Separating torrents from the filesystem and confirming any sharing instance to prevent violations of privacy or security.
Standardizing hash methods and piece size allows quick adding of torrents once a file is located in the list of sharable files. This would be very similar to the thumbnail standard; torrents would be hooked into the file manager such that moving a file would change the location that the reference torrent file pointed to, without having to regenerate the hash. This pre-torrent file would need to include information to verify the file, such as size, file type if magic numbers or other methods are available, and possibly timestamp; the file's current location; and hash information for each piece. The requirements aren't exactly the same as for thumbnails. The actual 'torrent thumbnail' file name would not have to be defined the same way as media thumbnails, unless the torrent program doesn't load the entire directory into memory upon program start. The torrent sharing method might be such that it isn't necessary to do this. Hmm~
If separation is really maintained, then torrents would contain all the information (hash, and maybe name?) to find the right 'torrent thumbnail'. It would mean that you couldn't right-click and immediately start sharing a file (automatically creating a hidden torrent, or downloading one, using a predefined tracker), because the hash would be part of the 'torrent thumbnail' file name, but this is the objective because it reduces privacy accidents. I may be saying things that are totally wrong, I'm hardly an expert on the BitTorrent protocol >_<
Overall goals for this proposed expansion of torrent functionality in order to better support user-created content sharing:
- can download the files you need
- can easily share files that you feel like sharing, matching between torrent and files on the hard drive
- can clearly and simply define the files you share
This last one, as well as privacy, is why not to have a system that lets you 'share every possible file on my hard drive that I have marked for sharing', despite that changing OS support and standardizing hashes would let you accomplish this. The fact that you cannot do this is due, as far as I understand, to the problems mentioned before here of torrent clutter and lack of freedom to manipulate files in the filesystem when sharing; but it is also due to the way torrents work with sharing collections of files. If you change the way torrents approach the download objective, by changing from searching for pieces within the swarm for a single torrent to instead searching for files within the like meta-swarm of all torrents on available trackers, it becomes easier to update and replace old torrent collections with new ones, which accomplishes the goal of reducing torrent clutter and keeping clear definitions of what to share while also allowing the addition of new files into the meta-swarm.
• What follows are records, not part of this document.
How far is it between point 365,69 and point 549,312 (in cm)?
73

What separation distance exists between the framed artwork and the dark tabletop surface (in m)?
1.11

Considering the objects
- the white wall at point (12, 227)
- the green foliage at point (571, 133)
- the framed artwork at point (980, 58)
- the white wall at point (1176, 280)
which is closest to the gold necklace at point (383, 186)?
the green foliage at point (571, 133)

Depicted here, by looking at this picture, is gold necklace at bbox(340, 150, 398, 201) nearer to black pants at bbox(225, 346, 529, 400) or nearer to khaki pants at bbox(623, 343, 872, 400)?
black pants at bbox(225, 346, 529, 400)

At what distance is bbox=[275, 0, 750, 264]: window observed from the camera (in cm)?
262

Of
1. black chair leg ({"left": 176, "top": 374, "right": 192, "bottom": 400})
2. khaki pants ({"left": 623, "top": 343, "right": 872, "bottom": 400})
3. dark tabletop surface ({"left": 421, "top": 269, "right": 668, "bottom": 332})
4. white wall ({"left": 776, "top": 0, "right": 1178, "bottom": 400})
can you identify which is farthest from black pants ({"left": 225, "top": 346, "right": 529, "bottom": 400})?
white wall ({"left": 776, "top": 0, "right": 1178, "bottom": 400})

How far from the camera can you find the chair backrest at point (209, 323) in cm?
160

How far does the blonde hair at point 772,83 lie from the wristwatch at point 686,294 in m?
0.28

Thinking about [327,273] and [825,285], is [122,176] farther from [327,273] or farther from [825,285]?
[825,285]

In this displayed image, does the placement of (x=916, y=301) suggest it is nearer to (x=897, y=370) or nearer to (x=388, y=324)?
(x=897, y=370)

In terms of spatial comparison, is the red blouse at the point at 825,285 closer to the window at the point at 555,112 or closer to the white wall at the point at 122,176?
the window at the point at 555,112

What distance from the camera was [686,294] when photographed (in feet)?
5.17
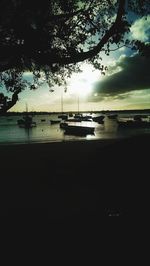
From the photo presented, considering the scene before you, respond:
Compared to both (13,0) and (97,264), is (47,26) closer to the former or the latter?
(13,0)

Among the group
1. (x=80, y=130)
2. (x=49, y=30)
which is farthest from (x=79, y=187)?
(x=80, y=130)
This goal is somewhat similar to that program for debian repositories, that lets you synchronize an iso image with new packages. It's on the Ubuntu distro server but I forget the name.
It somewhat involves treating each individual file as its own torrent. It would mess a little with tracking seeders and leechers for torrents; but since it works both ways it should all work out. As I understand it (aka not very well!) it increases load on the tracker, but I don't know how significant this is and you can always split torrents up on different trackers.
Name should not matter, because it's easy to change and people arbitrarily change the name of a file and include it in a new torrent... maybe less for user-created content where a file has more of an identity that it can be found as, but still~. If you open a torrent, it should automatically populate files you have previously decided to share if the hash file allows it; if there are files that look like they might match but the hash boundaries are wrong (is this how torrents work? I don't know, lol) it will check the hash again; in all other cases it will look for similarly-sized files within your filesystem as you allow it and suggest checking, or automatically check to see if any of them have the right hash. And if a file is still being downloaded, it could still check it if the hash boundaries are standardized.
I think knowing exactly what it is you're sharing has important psychological effects on overall swarm behavior. Some people may seed 300 torrents at once but they are in the minority.